Para alegrar as caras azedas com os rumos tomados por sua pérola britânica transformada em conteúdo para o algoritmo da Netflix, o criador Charlie Brooker resolveu estudar o que melhor deu certo no passado e replicar nos seis capítulos inéditos de Black Mirror. Para o inferno com as narrativas estranhas, e para cima das tramas com dispositivos materiais e físicos.
Quer mais da veia satírica e cômica de Mazey Day? Vai ficar querendo, porque agora Black Mirror quer replicar os grandes sucessos de outrora. Common People ecoa os mecanismos usados em episódios que versam sobre o amor (The Entire History of You), enquanto Bête Noire joga tudo nas costas de um pingente com poder de pular entre realidades.

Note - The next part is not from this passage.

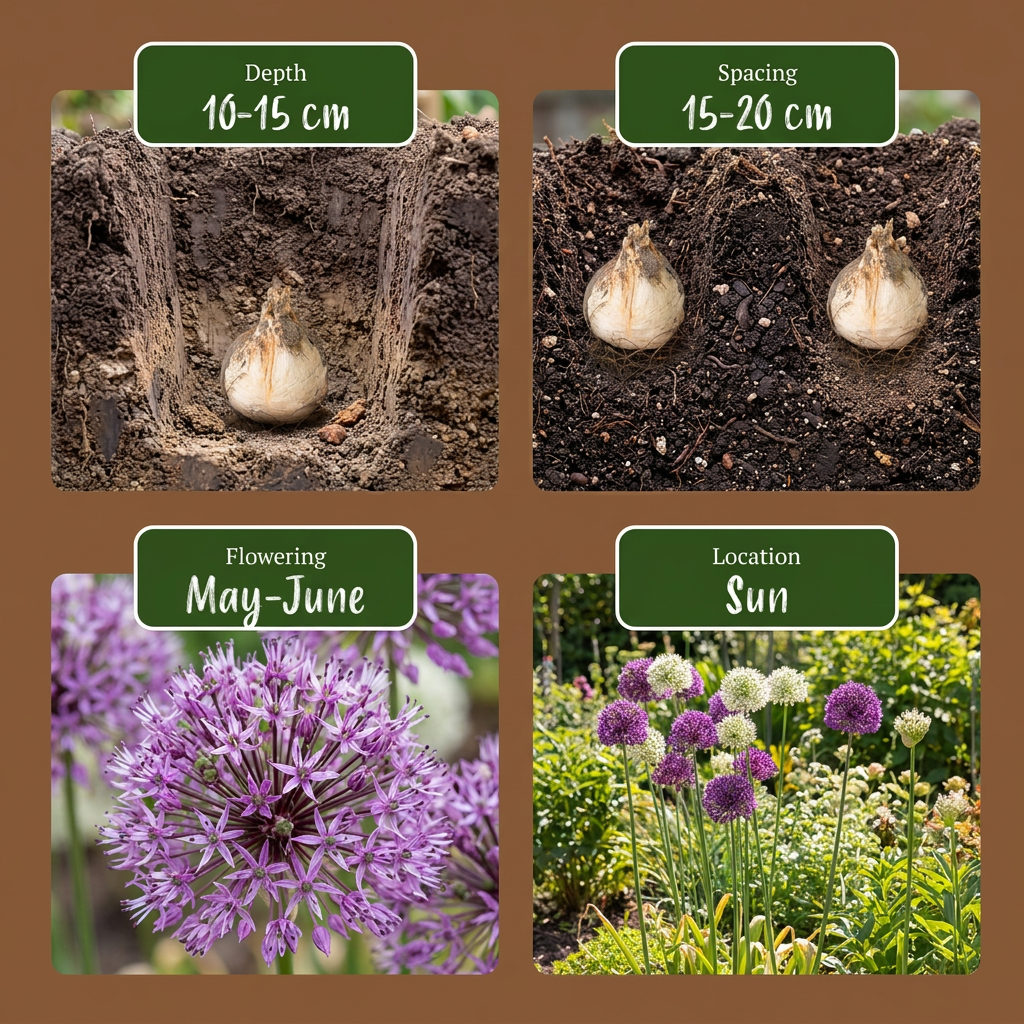 💜🤍 Allium Purple-White Mix – Sierui paars-wit mix (320 stuks)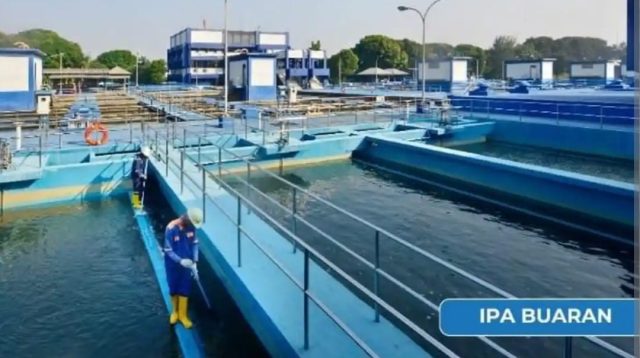 Pembangunan Instalasi Pengolahan Air Buaran III untuk memperkuat pasokan air baku dan air minum. Foto: istimewa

As escolhas são sóbrias e apenas denotam o caráter defensivo que Brooker e seu time adotou depois de sucessivas críticas e a falsa nostalgia que os tempos de Channel 4 trouxeram para a série. Fato é que aquele clima nunca será recuperado ou reabsorvido. Viver com isso é o maior desafio desses roteiristas e diretores.
Até sequência eles colocam no bolo, com o estiloso e colorido USS Callister voltando em cena no sexto e último capítulo da sétima temporada, Into Infinity. Antes disso, David Slade busca as batidas de Bandersnatch e desenvolve uma versão aquém em Plaything, e um caso de amor sáfico tenta porque tenta sugar a aura de San Junipero, mas infelizmente só entrega o bem intencionado, embora mal lapidado, Hotel Reverie.

Das novas aventuras, a melhor é uma de pequena escala. Em Eulogy, um ermitão a quem Paul Giamatti garante doses de solidariedade e rancor, é atravessado pela notícia da morte de um antigo amor. Entrando em fotografias da época do namoro, ele relembra os fatos, os sentimentos e o ultimato que o amargou por décadas.
Exemplo cabal do “menos é mais”, sem muitas firulas ou teorias da conspiração, a direção do duo Chris Barrett e Luke Taylor, em sua maioria versado no trabalho em videoclipes, confere honestidade e perspicácia na construção de uma memória em frangalhos. É tudo muito direto e verborrágico, como Black Mirror acostumou-se a se comportar, mas o golpe é eficiente e certeiro.

Rashida Jones aparece frente às câmeras depois de escrever o longínquo e superestimado Nosedive, e interpreta uma mulher acometida pela pior das circunstâncias. Seu marido, papel de Chris O’Dowd, assina um serviço que ganha novos planos e dificulta a vida diária do casal, afundado em contas e desiludido quanto ao mundo. Com requintes de masoquismo, críticas ao sistema de lucro que a internet tornou banal e até uma pequena meta referência cafona às muitas atualizações da própria Netflix, o drama se esvai sem concretizar sua matriz em qualquer um dos pontos.
Na estética clean das empresas de portas de vidro e amplas salas de criação, Bête Noire concentra metade de perspicácia e metade de insatisfação. A inquietante presença de Verity (Rosy McEwen, de Blue Jean) torna a rotina da talentosa e realizada Maria (Siena Kelly) numa nova manifestação do inferno. Quando fatos imateriais transformam-se em fumaça, a mulher desconfia e questiona a antiga colega de escola. A assinatura do diretor Toby Haynes, de Demon 79 e Into Infinity, começa a entender o nó de inveja e imaginação que a história demanda, mas os créditos sobem antes do êxtase.

Haynes retorna no episódio 6, tentado pelo mundo inspirado em Star Trek que rendeu um dos vários Emmys de Black Mirror. Com a morte do chefe, Nanette (Cristin Milioti) é a nova capitã da nave, e luta ao lado dos clones que sobraram. Em instinto de sobrevivência, Into Infinity continua visualmente complexo e com aquela cara de ficção científica de segunda que entretém, independente de sua origem.
Na marca dos 90 minutos, uma trama cinematográfica se desenvolve, esticando as complexidades características de Milioti e Jimmi Simpson, interpretando duplicadas de seus personagens, com a ajuda do assustador nerd que Jesse Plemons dá vida com tom de voz monótono e uma selvageria invisível. A mitologia expande-se em demasia, alimentando quem procura mais do mesmo. É a mímica perfeita do que a série abraçou como mantra: uma porção de referências e menções microscópicas, nadando em direção às ondas seguras e conhecidas.